Sunday, October 9, 2011

Protect me, Mr. Sarcasm

Sarcasm, irony, and joking are used throughout The Sun Also Rises to protect the emotionally unstable characters of Brett and Bill from painful emotions they both have. Their issues are different but they both create disinterested, foolish images of themselves when they are in public. They also both are forced to drop their facades when a situation they are placed in ends up getting out of hand.

First Bill. Bill is a war veteran who uses irony and jokes to deal with the emotional and psychological side effects of the war. By joking around and not taking things seriously, Bill lessens the possibility of being hurt. He puts on an air of not caring to avoid disappointment, loneliness, other emotional pains he could theoretically face. He is forced to abandon this pretense when Mike starts actually going in on Robert. Bill finds humor in the fight until he realizes it is actually serious. This shows that Bill isn't actually a mean spirited character (though he does love to get under peoples' skin) but rather prefers to keep social issues shallow and inconsequential. Bill also drop his act voluntarily and momentarily in certain scenes he has with Jake

Brett also employs a phony happy- socialite front. In public Brett appears popular, attractive, and contentedly unconcerned. The reader find out shortly after meeting Brett that she is "miserable" and her gayness is only an act. She uses this act to stop people from pitying her and to prevent her troubled feelings about her impossible love for Jake and her problems with her last marriage. Like Bill, Brett also renounces her happy mask deliberately when she is alone with Jake. Eventually, she is forced to renounce her act again when she knows she must part with Romero and call Jake.
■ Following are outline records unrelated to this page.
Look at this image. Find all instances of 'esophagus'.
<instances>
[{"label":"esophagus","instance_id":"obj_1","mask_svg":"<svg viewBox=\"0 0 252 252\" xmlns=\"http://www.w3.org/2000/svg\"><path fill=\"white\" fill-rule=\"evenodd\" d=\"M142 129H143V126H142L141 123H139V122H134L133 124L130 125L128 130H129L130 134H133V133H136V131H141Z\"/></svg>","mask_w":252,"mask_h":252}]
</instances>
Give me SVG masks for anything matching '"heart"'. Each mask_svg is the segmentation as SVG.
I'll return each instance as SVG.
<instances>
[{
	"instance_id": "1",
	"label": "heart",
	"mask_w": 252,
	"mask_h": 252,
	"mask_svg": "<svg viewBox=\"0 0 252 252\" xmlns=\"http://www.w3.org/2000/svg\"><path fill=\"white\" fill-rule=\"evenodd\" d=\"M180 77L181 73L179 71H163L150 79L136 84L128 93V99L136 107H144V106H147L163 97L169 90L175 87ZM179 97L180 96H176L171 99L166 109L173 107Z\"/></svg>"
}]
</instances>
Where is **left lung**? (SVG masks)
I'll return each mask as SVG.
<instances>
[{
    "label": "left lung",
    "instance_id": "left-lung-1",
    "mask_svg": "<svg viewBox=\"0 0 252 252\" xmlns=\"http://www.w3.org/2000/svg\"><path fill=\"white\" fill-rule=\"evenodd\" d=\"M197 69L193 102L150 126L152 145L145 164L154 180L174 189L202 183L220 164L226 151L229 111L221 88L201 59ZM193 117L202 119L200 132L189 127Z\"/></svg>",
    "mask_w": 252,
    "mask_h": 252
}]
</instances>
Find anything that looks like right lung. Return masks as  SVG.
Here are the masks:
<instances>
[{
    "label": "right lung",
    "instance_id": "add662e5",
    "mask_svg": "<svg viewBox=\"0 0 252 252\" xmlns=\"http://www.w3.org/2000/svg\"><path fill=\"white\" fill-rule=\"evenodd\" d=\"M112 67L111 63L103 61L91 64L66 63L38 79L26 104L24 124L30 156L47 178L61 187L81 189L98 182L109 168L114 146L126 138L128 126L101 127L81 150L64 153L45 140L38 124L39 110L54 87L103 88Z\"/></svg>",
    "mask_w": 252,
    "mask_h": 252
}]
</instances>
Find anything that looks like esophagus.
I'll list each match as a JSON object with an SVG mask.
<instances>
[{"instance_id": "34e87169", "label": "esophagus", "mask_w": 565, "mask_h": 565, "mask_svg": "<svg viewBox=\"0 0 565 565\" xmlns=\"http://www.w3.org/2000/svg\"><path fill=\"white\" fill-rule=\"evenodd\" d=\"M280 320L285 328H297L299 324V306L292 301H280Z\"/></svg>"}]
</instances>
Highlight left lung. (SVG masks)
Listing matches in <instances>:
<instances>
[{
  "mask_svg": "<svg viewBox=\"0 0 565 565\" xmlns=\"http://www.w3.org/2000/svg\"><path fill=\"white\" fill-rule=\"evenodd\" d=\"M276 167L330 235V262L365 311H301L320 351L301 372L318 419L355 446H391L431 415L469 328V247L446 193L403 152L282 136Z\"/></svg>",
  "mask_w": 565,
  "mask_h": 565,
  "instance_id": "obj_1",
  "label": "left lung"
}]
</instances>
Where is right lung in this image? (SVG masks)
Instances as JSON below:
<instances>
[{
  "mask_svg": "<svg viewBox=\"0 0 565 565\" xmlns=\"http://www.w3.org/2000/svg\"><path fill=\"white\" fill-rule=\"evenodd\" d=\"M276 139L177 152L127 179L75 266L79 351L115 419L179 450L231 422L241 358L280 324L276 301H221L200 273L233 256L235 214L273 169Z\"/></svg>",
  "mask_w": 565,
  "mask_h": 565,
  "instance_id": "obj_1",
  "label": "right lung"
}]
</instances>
This set up of characters is one that pulls the reader increasingly closer to the characters. At least for me, seeing how fake the characters could be made it hard for me to really like them. Then, all of a sudden, when I was finally getting used to these posing characters, they decided to be noble and return to reality when times got tough. This evoked my respect for the characters, just a few pages earlier, I was not enjoying. Hemingway does a really good job of creating emotionally unsettled characters that emotionally unsettle you.